Le PNV soutient la réforme de la loi sur le casier judiciaire qui permet aux détenus de commuer leurs peines depuis l'étranger

BILBAO, 7 octobre (EUROPA PRESS) –

Le président de l'EBB du PNV, Andoni Ortuzar, a réitéré son soutien à la réforme de la loi sur l'échange d'informations sur le casier judiciaire et l'examen des résolutions judiciaires pénales dans l'Union européenne, qui permettrait aux prisonniers, y compris ceux de l'ETA, commuer les peines qu'ils ont purgées à l'étranger.

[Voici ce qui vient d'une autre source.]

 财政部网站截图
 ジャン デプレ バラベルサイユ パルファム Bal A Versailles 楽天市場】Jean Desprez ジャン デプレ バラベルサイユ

Ortuzar, qui a visité la tombe du premier président du Gouvernement Basque, José Antonio Agirre, dans la ville de Donibane Loizune, dans la Communauté d'Iparralde, avec le reste des membres de l'EBB et des Lehendakari, Imanol Pradales, a fait référence, sous cette forme, à la modification juridique qui devait être réalisée ce mardi à la Chambre Haute, mais que maintenant le PP veut rejeter après que les victimes de l'ETA ont demandé que son approbation soit empêchée.

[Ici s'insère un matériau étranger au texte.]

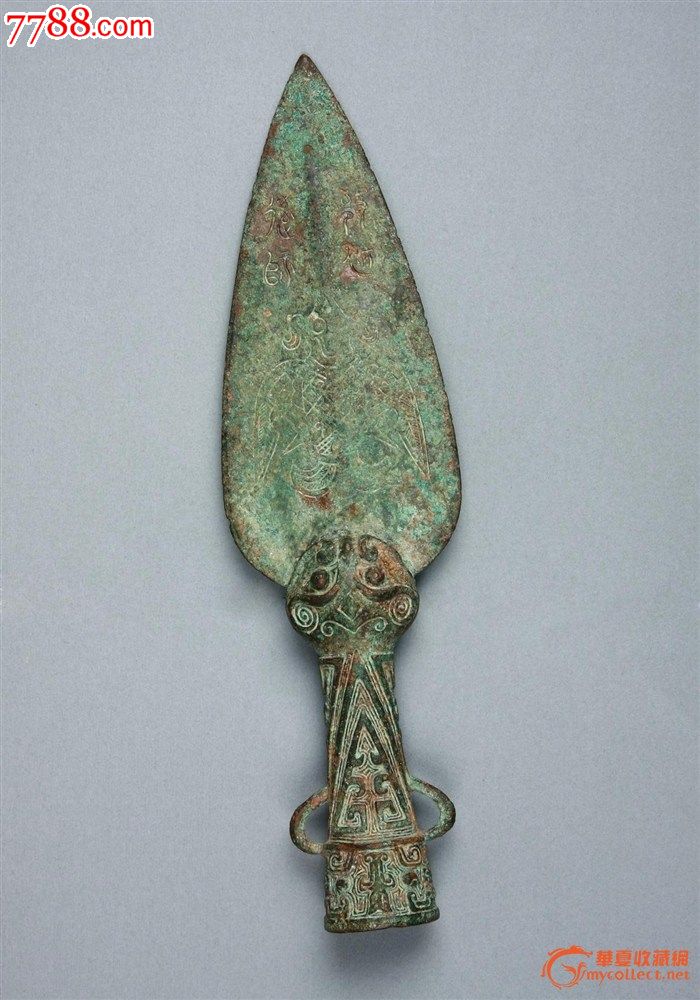 鸟纹青铜矛周代礼仪器长26厘米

L'Association des victimes du terrorisme a notamment calculé que 44 détenus du gang verraient leur peine purgée en France réduite et que sept pourraient être libérés de prison dans les mois à venir.

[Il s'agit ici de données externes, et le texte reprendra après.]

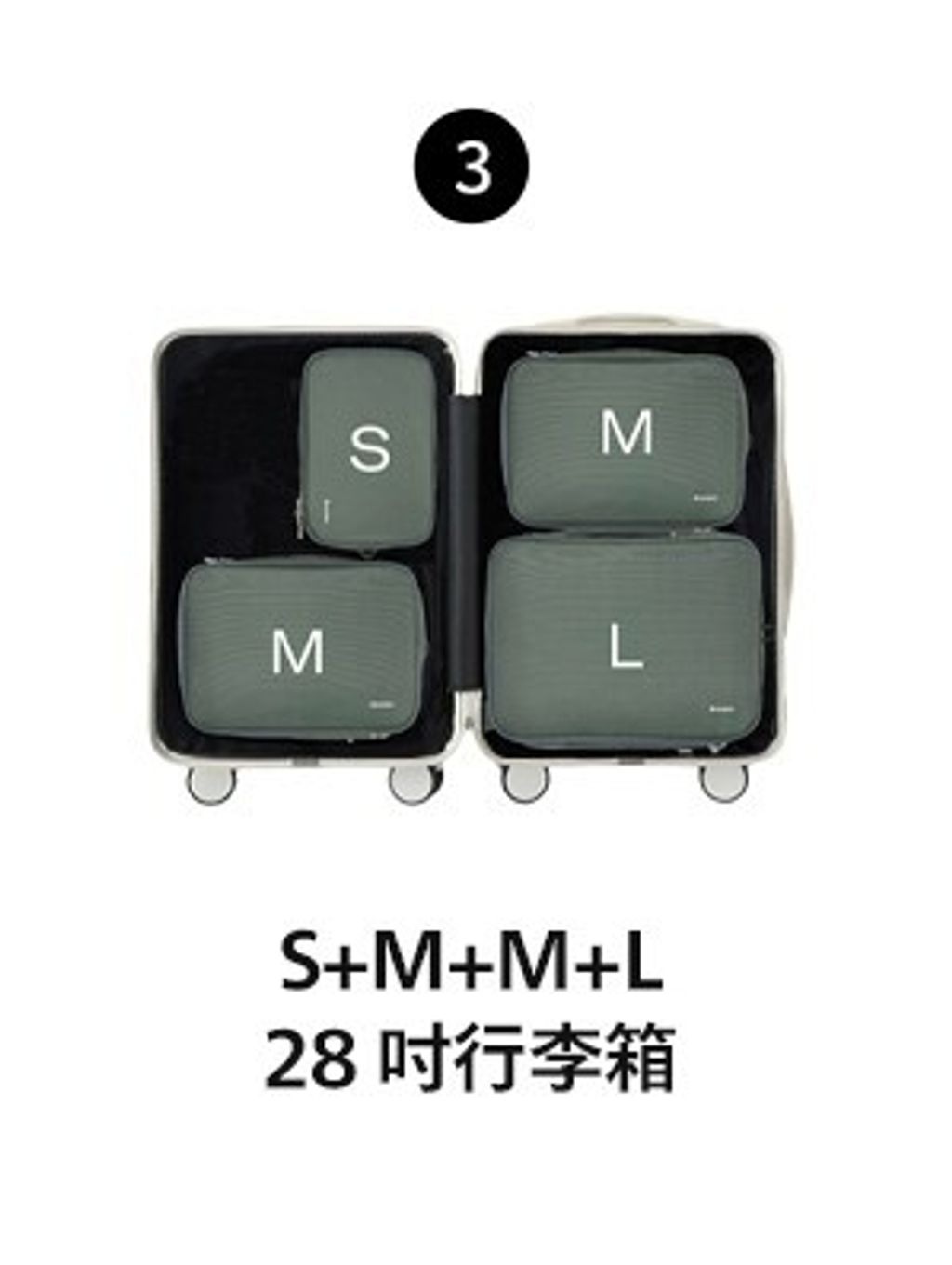 28吋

La séance plénière du Congrès a approuvé à l'unanimité le 18 septembre cette réforme juridique, qui passera demain au Sénat, et à laquelle le PP n'avait pas présenté d'amendements. Suite à l'avertissement de l'AVT et de Covite sur « les bénéfices » que cela signifierait pour les détenus de l'ETA, le porte-parole du Parti Populaire, Borja Sémper, a annoncé qu'ils utiliseraient leur majorité au Sénat pour rejeter cette modification.

Dans des déclarations aux journalistes, le leader du PNV a rappelé qu'il s'agit de transposer des réglementations européennes « qui ne font pas de distinctions » entre les types de détenus, et a souligné qu' »il n'y a plus de régime d'exception ni dans l'État espagnol ni en Europe ». « .

UNE RÉFORME « CONFORMÉMENT À LA LOI »

« La transposition des réglementations européennes doit concerner tous les peuples de manière égale, et nous pensons que le texte en cours d'élaboration est conforme au droit européen et au droit espagnol », a déclaré le président de l'EBB.

Pour cette raison, il a assuré qu'ils avaient « consciemment » donné leur oui à la réforme de la Loi au Congrès, ce mardi ils la soutiendront à nouveau au Sénat et continueront à le faire « tout au long du processus en cours ».